▶ _TAREFA PROPOSTA A_
Reproduza o trecho do texto sobre tributação de dividendos que começa em "Outro ponto preocupante" e prossegue até "tributação mais elevada.", substituindo "empresas" por "companhias".
▶ _TAREFA PROPOSTA B_
Retome o texto sobre tributação de dividendos e dê continuidade a ele a partir do ponto em que termina.
++++ TEXTO DE LEITURA
Em teoria, é justo buscar maior progressividade tributária ao taxar dividendos, pois esse tipo de rendimento é predominantemente recebido por faixas de renda mais altas. Porém, se o governo pretendesse equilibrar a equação tributária, uma redução da CSLL faria sentido para evitar a dupla cobrança sobre os resultados das empresas e, assim, aliviar parte dessa sobrecarga. O Projeto de Lei, entretanto, não contempla essa compensação, mantendo íntegra a CSLL e ainda acrescentando uma taxação de pelo menos 10% para dividendos remetidos ao exterior.

Outro ponto preocupante é que as projeções de ganho de arrecadação se baseiam em hipóteses pouco realistas, ignorando que os agentes tendem a adaptar seus comportamentos diante de mudanças tributárias. Há diversos estudos que mostram esse tipo de reação, como uma pesquisa do Institut des Politiques Publiques (IPP) na França. Esse estudo evidenciou que a introdução de um imposto adicional sobre dividendos levou a uma redução significativa da distribuição de lucros, pois as empresas preferiram reter seus recursos ou encontrar formas de postergar o pagamento de dividendos para evitar a tributação mais elevada.
++++++++
++++ DADOS APRESENTADOS
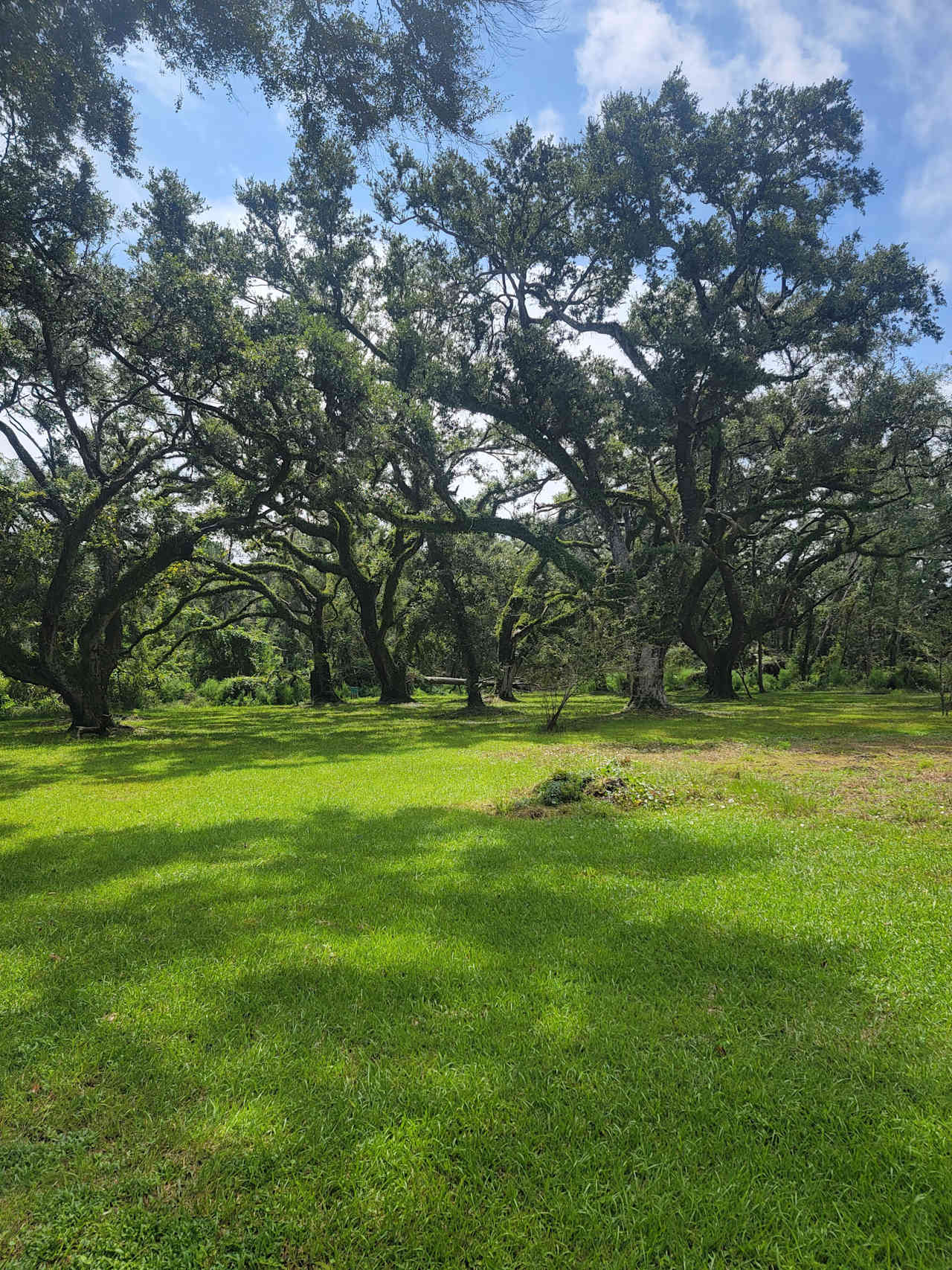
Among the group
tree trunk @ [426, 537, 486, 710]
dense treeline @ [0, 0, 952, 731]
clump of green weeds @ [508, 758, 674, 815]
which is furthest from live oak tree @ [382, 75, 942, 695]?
clump of green weeds @ [508, 758, 674, 815]

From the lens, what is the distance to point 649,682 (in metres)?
20.3

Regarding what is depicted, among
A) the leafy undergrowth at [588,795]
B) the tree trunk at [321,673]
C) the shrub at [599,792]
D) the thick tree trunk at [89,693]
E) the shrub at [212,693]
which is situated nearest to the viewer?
the leafy undergrowth at [588,795]

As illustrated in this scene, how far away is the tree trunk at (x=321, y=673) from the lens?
86.5 feet

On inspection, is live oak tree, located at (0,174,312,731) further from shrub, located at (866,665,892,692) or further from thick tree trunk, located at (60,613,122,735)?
shrub, located at (866,665,892,692)

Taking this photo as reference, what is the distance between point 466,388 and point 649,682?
36.6 ft

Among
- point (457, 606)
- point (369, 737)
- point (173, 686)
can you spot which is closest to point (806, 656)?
point (457, 606)

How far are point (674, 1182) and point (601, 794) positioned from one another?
19.3ft

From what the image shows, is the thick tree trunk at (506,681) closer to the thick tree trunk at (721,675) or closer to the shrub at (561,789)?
the thick tree trunk at (721,675)

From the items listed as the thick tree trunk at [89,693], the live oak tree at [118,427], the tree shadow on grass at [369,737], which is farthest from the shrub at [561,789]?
the thick tree trunk at [89,693]

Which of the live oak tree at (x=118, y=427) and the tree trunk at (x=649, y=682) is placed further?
the tree trunk at (x=649, y=682)

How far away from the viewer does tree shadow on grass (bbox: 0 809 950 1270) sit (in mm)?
1979

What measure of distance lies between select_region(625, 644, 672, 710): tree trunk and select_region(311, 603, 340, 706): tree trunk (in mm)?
13420

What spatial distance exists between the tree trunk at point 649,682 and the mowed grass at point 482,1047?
1332 centimetres

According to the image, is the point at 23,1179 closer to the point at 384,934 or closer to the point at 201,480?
the point at 384,934
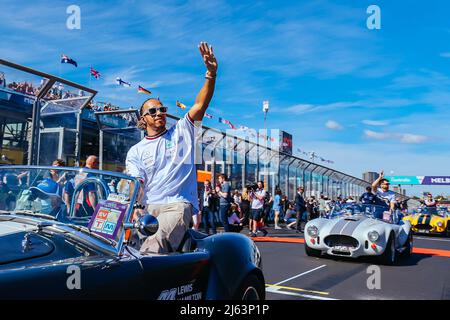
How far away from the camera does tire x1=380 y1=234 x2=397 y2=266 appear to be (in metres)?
7.26

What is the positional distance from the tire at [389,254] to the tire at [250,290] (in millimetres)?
4780

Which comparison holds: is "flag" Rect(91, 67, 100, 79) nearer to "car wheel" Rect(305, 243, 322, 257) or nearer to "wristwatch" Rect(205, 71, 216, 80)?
"car wheel" Rect(305, 243, 322, 257)

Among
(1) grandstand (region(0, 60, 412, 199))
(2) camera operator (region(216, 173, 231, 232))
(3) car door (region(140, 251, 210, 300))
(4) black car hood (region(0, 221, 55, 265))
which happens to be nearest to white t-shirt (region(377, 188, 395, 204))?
(2) camera operator (region(216, 173, 231, 232))

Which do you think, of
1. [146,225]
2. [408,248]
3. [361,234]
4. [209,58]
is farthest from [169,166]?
[408,248]

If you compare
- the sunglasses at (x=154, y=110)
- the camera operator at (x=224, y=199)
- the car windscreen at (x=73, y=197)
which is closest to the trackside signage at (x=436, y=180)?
the camera operator at (x=224, y=199)

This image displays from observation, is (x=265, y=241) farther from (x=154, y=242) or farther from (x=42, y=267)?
(x=42, y=267)

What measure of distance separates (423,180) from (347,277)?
2504 inches

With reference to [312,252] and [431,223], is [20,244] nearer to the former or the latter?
[312,252]

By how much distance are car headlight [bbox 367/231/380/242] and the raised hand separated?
514 cm

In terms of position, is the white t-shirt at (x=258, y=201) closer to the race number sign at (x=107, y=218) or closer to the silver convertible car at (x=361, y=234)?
the silver convertible car at (x=361, y=234)

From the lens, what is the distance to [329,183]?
24.4 meters

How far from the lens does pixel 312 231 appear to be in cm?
782
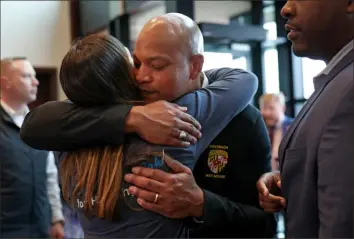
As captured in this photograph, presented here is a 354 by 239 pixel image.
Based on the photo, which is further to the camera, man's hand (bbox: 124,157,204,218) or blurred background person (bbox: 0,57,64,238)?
blurred background person (bbox: 0,57,64,238)

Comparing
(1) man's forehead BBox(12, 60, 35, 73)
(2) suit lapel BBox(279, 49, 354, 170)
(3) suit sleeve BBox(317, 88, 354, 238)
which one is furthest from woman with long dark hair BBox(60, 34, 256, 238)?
(1) man's forehead BBox(12, 60, 35, 73)

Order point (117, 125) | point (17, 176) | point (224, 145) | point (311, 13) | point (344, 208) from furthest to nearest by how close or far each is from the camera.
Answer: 1. point (17, 176)
2. point (224, 145)
3. point (117, 125)
4. point (311, 13)
5. point (344, 208)

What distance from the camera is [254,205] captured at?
1227 millimetres

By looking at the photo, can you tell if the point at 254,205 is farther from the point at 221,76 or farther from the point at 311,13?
the point at 311,13

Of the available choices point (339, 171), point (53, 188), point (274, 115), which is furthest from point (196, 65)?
point (274, 115)

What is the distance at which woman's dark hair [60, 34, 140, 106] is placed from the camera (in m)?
1.02

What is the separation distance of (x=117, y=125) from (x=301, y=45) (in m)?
0.37

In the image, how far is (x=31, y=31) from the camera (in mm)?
5691

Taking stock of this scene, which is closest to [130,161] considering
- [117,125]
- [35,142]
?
[117,125]

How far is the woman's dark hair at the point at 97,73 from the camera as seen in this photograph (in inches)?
40.3

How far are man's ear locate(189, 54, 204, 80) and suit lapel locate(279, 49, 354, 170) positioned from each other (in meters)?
0.29

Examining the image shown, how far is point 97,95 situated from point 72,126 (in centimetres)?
8

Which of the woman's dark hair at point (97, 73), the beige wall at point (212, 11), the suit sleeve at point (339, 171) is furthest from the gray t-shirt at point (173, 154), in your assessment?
the beige wall at point (212, 11)

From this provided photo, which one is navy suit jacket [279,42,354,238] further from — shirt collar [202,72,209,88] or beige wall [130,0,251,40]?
beige wall [130,0,251,40]
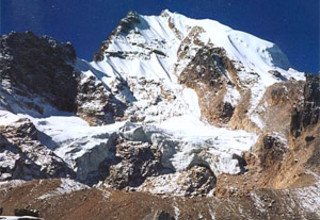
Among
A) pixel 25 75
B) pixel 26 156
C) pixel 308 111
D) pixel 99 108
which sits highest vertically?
pixel 25 75

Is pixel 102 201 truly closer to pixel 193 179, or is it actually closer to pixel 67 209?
pixel 67 209

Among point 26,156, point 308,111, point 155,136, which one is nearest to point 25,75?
point 155,136

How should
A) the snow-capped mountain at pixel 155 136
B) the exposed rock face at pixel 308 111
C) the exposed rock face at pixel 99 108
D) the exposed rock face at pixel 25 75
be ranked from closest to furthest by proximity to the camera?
the exposed rock face at pixel 308 111 < the snow-capped mountain at pixel 155 136 < the exposed rock face at pixel 25 75 < the exposed rock face at pixel 99 108

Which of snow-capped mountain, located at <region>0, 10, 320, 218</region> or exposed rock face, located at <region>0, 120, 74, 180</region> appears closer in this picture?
exposed rock face, located at <region>0, 120, 74, 180</region>

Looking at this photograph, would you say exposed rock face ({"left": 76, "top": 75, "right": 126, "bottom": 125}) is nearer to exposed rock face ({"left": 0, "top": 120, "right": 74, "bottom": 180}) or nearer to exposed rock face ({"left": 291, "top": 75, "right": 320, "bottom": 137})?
exposed rock face ({"left": 0, "top": 120, "right": 74, "bottom": 180})

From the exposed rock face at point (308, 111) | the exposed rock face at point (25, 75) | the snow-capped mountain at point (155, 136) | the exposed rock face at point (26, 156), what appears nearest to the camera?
the exposed rock face at point (26, 156)

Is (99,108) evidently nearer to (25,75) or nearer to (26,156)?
(25,75)

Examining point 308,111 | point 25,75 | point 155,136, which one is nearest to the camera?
point 308,111

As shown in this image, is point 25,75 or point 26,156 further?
point 25,75

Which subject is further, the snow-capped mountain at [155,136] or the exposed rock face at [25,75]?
the exposed rock face at [25,75]

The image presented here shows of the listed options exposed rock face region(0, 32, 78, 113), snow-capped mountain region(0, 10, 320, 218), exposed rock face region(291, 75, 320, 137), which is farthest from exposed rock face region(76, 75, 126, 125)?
exposed rock face region(291, 75, 320, 137)

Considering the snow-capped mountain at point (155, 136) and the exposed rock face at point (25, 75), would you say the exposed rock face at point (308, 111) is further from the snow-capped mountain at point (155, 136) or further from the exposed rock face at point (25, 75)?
the exposed rock face at point (25, 75)

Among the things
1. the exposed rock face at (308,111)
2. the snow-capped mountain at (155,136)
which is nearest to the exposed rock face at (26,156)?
the snow-capped mountain at (155,136)

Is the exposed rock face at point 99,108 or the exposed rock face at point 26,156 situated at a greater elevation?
the exposed rock face at point 99,108
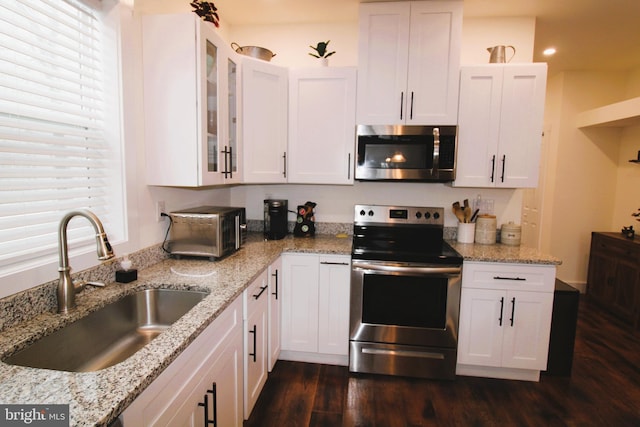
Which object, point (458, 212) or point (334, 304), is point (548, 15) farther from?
point (334, 304)

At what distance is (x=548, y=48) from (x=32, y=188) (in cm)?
409

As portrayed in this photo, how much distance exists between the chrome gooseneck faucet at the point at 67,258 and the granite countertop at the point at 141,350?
5 centimetres

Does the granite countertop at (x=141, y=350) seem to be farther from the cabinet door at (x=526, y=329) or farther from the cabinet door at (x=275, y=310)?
the cabinet door at (x=526, y=329)

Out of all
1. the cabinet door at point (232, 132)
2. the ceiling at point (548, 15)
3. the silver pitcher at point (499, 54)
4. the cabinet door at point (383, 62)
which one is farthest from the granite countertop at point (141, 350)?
the ceiling at point (548, 15)

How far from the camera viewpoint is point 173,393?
3.34 ft

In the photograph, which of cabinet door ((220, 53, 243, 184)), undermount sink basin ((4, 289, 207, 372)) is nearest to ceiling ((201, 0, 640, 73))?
cabinet door ((220, 53, 243, 184))

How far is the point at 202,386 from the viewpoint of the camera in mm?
1212

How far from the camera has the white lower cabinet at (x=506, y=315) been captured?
7.20 ft

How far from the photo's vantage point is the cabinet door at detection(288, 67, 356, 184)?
8.17ft

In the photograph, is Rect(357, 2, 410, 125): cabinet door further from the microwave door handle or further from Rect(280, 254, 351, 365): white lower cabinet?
Rect(280, 254, 351, 365): white lower cabinet

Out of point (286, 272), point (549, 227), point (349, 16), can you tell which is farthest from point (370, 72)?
point (549, 227)

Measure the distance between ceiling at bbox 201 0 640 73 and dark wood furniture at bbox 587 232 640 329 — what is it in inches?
75.9

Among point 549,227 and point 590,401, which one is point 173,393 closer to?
point 590,401

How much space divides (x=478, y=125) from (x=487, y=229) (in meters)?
0.83
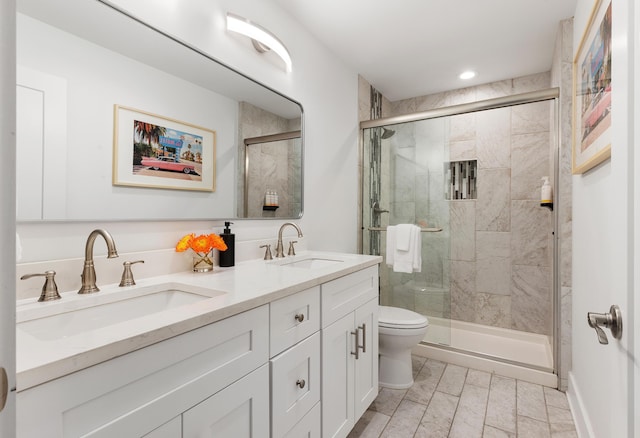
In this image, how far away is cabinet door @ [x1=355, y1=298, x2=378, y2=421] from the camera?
1.58 metres

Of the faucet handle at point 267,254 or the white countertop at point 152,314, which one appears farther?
the faucet handle at point 267,254

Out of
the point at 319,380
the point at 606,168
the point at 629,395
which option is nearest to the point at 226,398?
the point at 319,380

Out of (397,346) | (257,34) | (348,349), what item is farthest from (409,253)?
(257,34)

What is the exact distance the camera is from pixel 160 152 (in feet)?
4.23

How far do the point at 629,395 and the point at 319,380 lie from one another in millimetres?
932

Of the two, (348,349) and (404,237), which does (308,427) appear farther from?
(404,237)

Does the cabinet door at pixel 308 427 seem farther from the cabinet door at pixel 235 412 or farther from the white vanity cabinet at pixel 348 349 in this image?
the cabinet door at pixel 235 412

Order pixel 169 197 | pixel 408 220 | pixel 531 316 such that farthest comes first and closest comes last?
pixel 531 316, pixel 408 220, pixel 169 197

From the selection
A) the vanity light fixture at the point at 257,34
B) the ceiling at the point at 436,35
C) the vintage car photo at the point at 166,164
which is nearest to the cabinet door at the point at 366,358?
the vintage car photo at the point at 166,164

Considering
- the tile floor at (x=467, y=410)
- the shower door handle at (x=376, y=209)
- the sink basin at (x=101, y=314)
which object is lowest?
the tile floor at (x=467, y=410)

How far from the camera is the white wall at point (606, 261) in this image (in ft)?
2.19

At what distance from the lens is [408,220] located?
260cm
++++++++
▶ _RESPOSTA A_
Outro ponto preocupante é que as projeções de ganho de arrecadação se baseiam em hipóteses pouco realistas, ignorando que os agentes tendem a adaptar seus comportamentos diante de mudanças tributárias. Há diversos estudos que mostram esse tipo de reação, como uma pesquisa do Institut des Politiques Publiques (IPP) na França. Esse estudo evidenciou que a introdução de um imposto adicional sobre dividendos levou a uma redução significativa da distribuição de lucros, pois as companhias preferiram reter seus recursos ou encontrar formas de postergar o pagamento de dividendos para evitar a tributação mais elevada.

▶ _RESPOSTA B_
Mais especificamente, a reforma francesa de 2013, que elevou o imposto sobre os dividendos com o objetivo de “restaurar a justiça fiscal”, culminou em forte queda no volume distribuído aos acionistas, sem qualquer impacto positivo no investimento ou em outros tipos de renda. Em vez disso, as empresas controladas por pessoas físicas residentes optaram por acumular capital financeiro e não transferir os lucros aos indivíduos, resultando em uma frustração de arrecadação para o governo. Dessa forma, a política falhou em aumentar a receita esperada e não atingiu um dos supostos objetivos de impulsionar o investimento privado.

No Brasil, algo semelhante pode acontecer caso o Projeto de Lei seja aprovado nas condições atuais. Antes da implementação do novo tributo, muitos acionistas poderiam antecipar a distribuição de lucros para escapar da tributação, e após a vigência da lei, tenderiam a reter os dividendos nas empresas ou buscar outras estratégias de planejamento tributário. O resultado seria uma arrecadação menor que a projetada pelo governo, ampliando o déficit público e fragilizando as contas do Tesouro em um momento no qual a solidez fiscal é essencial para a estabilidade econômica do país.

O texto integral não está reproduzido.